I will have to make some progress, as there are several more speakers to come in. I am sure the hon. Gentleman will have a chance to make his point later.
It is acknowledged that the pattern of livestock markets facilitates the flow of cattle in Derbyshire from the high-risk area to the edge area and that the major risk to other edge areas adjacent to Derbyshire—Cheshire, Nottinghamshire and Leicester—is mostly via cattle movements. When we say we must look at all the reasons why cattle are contracting bovine tuberculosis, we must look at cattle movement and infection in a herd.
The size of the herd was also a major factor. Herds of under 50, which account for about half of all cattle herds in Derbyshire, had only a 3% risk of contracting bovine tuberculosis. That rose to 27% in herds of 200 to 350, and to 38% in the largest herds of 500-plus. It seems very odd that badgers would discriminate between small herds of cattle and large herds.
The smaller herds are beef suckler herds and the larger herds are dairy herds. The cows also live longer in a dairy herd.
I thank the hon. Gentleman for that point. I have beef suckler herds and dairy herds, and they both have plentiful badgers in the area.
Professor Sir Charles Godfray looked at all the evidence when he chaired a review of the Government’s 25-year TB eradication policy—a sensible measure to ensure that the strategy was on course. Sir Charles reported in November last year. His report emphasises the importance of improving testing and recommends the more sensitive test for high-risk and edge areas; biosecurity measures on farms to prevent contagion among animals with endemic disease; and reducing risk-based trading, because cattle movements, which increase risk, are comparatively high in the UK.
Professor Godfray states that the presence of infected badgers poses a threat to cattle herds, but he also acknowledges evidence of the perturbation effect from culling, and the impact on adjacent areas when badgers move further as territory becomes available and they become disturbed from their setts. The report states clearly that TB control efforts have focused too heavily on managing badgers, when most transmission occurs cattle to cattle. He therefore states that moving from lethal to non-lethal control of the disease in badgers would be highly desirable—something we would all agree with.

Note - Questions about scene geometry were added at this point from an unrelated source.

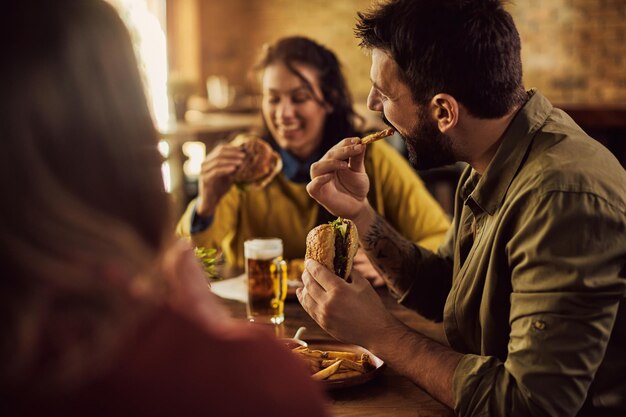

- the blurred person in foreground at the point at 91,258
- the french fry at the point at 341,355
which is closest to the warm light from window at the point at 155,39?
the french fry at the point at 341,355

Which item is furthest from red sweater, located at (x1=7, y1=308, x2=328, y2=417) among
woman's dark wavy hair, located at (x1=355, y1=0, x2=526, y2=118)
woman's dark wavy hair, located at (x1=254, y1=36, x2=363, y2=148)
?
woman's dark wavy hair, located at (x1=254, y1=36, x2=363, y2=148)

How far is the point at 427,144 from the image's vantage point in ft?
5.21

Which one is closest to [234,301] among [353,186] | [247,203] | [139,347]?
[353,186]

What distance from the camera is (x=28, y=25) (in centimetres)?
66

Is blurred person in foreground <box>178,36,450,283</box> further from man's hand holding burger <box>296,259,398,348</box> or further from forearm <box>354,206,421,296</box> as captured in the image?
man's hand holding burger <box>296,259,398,348</box>

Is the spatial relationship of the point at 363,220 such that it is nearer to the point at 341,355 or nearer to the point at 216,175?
the point at 341,355

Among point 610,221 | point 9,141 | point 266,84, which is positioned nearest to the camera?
point 9,141

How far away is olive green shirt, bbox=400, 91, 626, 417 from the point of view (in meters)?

Culling is expensive—it costs more than £5,000 per badger, compared with less than £700 per badger vaccinated. It also involves trapping badgers at night and shooting them with a high-powered rifle. In 2013, the Government’s independent expert panel stated that at least 7% of badgers were killed inhumanely and took more than five minutes to die. That panel was disbanded in 2014, but its former chair, Professor Munro, and 19 other vets, scientists and animal welfare campaigners wrote to Natural England last month to say that of the 40,000 badgers culled before this year, a minimum of 3,000, and as many as 9,000, would have suffered immense pain from that process. The same proportion of the 63,000 badgers licensed for slaughter this year would equate to between 5,000 and 15,000 badgers suffering. I have been out with Derbyshire Wildlife Trust and seen the badgers in the traps, full after a night of gorging on peanuts and usually fast asleep and ready to be vaccinated. It is very hard to think of someone shooting them instead.